Compound K promotes thermogenic signature and mitochondrial biogenesis via the UCP1-SIRT3-PGC1α signaling pathway.

作者信息

Oh Jung-Mi, Kim Geonhyeong, Jeong Jiho, Chun Sungkun

机构信息

Department of Physiology, Institute for Medical Sciences, Jeonbuk National University Medical School, Jeonju, Jeollabuk-do 54907, South Korea.

Department of Orthopaedic Surgery, Seogwipo Medical Center, Seogwipo-si, Jeju-do 63585, South Korea.

出版信息

Biomed Pharmacother. 2025 Feb;183:117838. doi: 10.1016/j.biopha.2025.117838. Epub 2025 Jan 11.

Abstract

Compound K (CK), an active ingredient in ginseng, has anti-cancer, anti-inflammatory, and antioxidant properties. However, its effects on thermogenesis and mitochondrial dynamics in white adipose tissue (WAT) adipocytes are not well understood. This study explores CK's impact on thermogenesis and mitochondrial metabolism in cold-exposed mice and mouse stromal vascular fraction (SVF) cells. CK increased the expression of UCP1 and other brown/beige adipocyte markers (Cd137, Cytb, Letm1, Pgc1α, Prdm16, Tbp1, Tbx1, Uqcrc1) and mitochondrial biogenesis/dynamics factors (Cidea, Cox8b, Cycs, Dio2, Drp1, Fis1, Fgf21, Nrf1, Sirt3, Tfam) in 3T3-L1/iWAT SVF cells. CK enhanced mitochondrial respiration, reduced mitochondrial ROS levels, and restored MMP in iWAT SVF cells, leading to the differentiation of WAT into beige adipocytes, and that was also observed in cold-exposed subcutaneous tissue. CK administration to cold-exposed mice reduced fat droplet size and increased the number of mitochondria. Additionally, CK stimulated non-shivering thermogenesis, indicated by the upregulation of thermogenic and mitochondrial division proteins. The browning effect of CK was nullified by SIRT3 knockdown, suggesting that CK induces beige remodeling of WAT by regulating mitochondrial dynamics and SIRT3 expression. These findings suggest CK's potential as a therapeutic agent for obesity and metabolic disorders that promotes the transformation of WAT into a metabolically active beige phenotype.

_RECORD EXCERPTS_:
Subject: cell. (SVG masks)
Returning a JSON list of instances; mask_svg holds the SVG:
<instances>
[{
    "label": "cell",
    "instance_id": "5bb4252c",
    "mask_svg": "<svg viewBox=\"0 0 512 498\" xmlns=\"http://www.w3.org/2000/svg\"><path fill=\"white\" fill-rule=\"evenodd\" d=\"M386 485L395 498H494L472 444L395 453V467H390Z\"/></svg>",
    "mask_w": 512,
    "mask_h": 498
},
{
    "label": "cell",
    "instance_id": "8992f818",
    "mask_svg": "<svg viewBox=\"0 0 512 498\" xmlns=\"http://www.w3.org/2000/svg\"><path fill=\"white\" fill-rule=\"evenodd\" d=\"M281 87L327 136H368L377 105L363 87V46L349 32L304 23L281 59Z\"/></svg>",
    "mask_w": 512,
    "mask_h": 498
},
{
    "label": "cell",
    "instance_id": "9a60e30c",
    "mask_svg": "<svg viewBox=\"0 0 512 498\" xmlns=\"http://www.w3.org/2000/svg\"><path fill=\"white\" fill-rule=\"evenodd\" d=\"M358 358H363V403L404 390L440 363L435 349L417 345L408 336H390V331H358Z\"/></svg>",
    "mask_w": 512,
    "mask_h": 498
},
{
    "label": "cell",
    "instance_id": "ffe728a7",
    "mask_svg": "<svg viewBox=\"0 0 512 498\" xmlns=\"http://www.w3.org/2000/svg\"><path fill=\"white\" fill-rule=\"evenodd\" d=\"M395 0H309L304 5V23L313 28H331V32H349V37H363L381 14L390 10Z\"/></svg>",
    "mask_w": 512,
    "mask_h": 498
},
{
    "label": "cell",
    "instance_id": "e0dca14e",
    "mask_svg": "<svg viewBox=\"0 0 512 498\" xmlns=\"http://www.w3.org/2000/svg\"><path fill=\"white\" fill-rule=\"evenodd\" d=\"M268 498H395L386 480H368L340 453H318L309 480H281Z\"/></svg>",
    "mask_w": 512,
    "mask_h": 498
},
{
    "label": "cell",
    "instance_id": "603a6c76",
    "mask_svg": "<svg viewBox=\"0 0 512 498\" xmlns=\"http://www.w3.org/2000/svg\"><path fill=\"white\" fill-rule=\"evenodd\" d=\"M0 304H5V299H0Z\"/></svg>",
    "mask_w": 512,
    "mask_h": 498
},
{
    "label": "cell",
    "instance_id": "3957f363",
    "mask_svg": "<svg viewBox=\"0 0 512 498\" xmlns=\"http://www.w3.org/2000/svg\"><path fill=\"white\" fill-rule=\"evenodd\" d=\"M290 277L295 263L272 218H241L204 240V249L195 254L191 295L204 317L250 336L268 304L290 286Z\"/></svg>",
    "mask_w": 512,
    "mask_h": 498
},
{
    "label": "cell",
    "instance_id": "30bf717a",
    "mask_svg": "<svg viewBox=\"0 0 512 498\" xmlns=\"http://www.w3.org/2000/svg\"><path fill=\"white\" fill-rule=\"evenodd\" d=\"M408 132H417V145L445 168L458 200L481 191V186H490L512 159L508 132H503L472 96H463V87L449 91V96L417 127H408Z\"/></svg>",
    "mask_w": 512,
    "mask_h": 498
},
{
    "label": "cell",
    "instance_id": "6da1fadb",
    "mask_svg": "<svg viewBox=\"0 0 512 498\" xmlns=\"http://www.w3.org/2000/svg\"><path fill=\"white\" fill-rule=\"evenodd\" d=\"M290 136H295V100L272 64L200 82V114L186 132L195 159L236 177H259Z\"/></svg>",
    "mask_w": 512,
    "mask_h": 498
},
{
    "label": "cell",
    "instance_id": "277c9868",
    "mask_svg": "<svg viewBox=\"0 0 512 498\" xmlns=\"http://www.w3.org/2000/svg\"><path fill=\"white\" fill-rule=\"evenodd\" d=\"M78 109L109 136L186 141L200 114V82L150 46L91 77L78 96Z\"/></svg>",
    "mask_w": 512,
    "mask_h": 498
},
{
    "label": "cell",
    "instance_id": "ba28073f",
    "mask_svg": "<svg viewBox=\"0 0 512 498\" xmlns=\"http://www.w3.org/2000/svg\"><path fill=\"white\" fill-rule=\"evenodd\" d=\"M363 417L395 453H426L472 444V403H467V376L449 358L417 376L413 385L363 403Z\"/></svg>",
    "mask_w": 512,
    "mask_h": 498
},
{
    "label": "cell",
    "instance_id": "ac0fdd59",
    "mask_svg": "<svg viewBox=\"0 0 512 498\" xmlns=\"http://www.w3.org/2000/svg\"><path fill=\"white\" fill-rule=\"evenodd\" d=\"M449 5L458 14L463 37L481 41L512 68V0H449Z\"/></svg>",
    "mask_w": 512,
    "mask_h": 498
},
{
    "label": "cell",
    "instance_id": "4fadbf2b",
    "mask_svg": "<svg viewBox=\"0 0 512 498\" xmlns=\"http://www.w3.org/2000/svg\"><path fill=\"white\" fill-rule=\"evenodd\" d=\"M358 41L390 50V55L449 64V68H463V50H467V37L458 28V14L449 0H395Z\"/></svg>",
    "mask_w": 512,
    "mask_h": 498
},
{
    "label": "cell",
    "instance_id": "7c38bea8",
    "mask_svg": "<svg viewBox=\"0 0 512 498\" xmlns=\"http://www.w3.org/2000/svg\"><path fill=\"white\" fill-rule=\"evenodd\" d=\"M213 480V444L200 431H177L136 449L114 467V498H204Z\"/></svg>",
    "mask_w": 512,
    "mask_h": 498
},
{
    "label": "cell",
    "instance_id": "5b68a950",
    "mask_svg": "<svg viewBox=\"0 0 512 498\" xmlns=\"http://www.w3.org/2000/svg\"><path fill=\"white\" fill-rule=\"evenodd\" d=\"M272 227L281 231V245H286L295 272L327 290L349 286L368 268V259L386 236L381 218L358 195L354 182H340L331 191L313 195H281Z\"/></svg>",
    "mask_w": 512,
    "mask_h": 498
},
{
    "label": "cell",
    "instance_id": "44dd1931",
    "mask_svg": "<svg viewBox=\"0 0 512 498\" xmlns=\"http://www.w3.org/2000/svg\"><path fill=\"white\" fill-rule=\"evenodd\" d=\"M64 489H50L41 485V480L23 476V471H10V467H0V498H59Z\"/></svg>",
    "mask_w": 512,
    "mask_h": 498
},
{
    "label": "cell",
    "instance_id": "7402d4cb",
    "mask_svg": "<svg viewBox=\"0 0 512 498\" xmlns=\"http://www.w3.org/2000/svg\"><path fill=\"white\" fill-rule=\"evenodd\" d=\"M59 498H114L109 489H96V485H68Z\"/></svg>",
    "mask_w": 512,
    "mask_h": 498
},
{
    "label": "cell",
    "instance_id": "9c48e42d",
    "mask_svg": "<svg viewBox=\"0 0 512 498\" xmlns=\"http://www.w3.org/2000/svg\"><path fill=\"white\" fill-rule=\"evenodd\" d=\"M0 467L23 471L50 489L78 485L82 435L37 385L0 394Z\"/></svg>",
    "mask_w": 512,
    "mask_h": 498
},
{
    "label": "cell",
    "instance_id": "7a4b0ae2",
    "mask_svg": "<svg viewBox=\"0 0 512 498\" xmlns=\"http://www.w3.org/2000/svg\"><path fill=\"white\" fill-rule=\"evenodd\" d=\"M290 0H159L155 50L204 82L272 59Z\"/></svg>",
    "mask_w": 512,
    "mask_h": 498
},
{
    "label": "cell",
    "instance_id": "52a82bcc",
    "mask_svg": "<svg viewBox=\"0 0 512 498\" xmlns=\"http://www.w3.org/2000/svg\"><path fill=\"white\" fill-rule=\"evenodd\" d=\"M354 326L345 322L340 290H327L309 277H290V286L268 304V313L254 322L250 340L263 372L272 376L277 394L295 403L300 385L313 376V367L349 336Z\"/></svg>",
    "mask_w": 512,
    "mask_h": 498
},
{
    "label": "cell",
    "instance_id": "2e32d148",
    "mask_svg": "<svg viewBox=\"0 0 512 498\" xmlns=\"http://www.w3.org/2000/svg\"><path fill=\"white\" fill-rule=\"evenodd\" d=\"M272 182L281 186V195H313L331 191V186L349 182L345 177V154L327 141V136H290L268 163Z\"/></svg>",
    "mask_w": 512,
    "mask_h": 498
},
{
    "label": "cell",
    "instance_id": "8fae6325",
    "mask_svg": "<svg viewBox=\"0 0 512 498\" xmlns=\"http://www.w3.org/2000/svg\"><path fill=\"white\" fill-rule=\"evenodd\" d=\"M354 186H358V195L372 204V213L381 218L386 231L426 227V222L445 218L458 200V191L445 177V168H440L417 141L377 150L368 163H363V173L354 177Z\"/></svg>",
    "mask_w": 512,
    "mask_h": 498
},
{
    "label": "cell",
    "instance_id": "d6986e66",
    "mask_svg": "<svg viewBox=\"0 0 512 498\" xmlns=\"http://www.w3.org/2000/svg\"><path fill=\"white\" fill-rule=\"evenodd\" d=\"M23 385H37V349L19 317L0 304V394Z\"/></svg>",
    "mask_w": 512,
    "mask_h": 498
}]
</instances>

_EXERCISE PROMPT_:
Give the name of every author listed for the Compound K abstract.

_ANSWER TO THE EXERCISE_:
Oh Jung-Mi, Kim Geonhyeong, Jeong Jiho, Chun Sungkun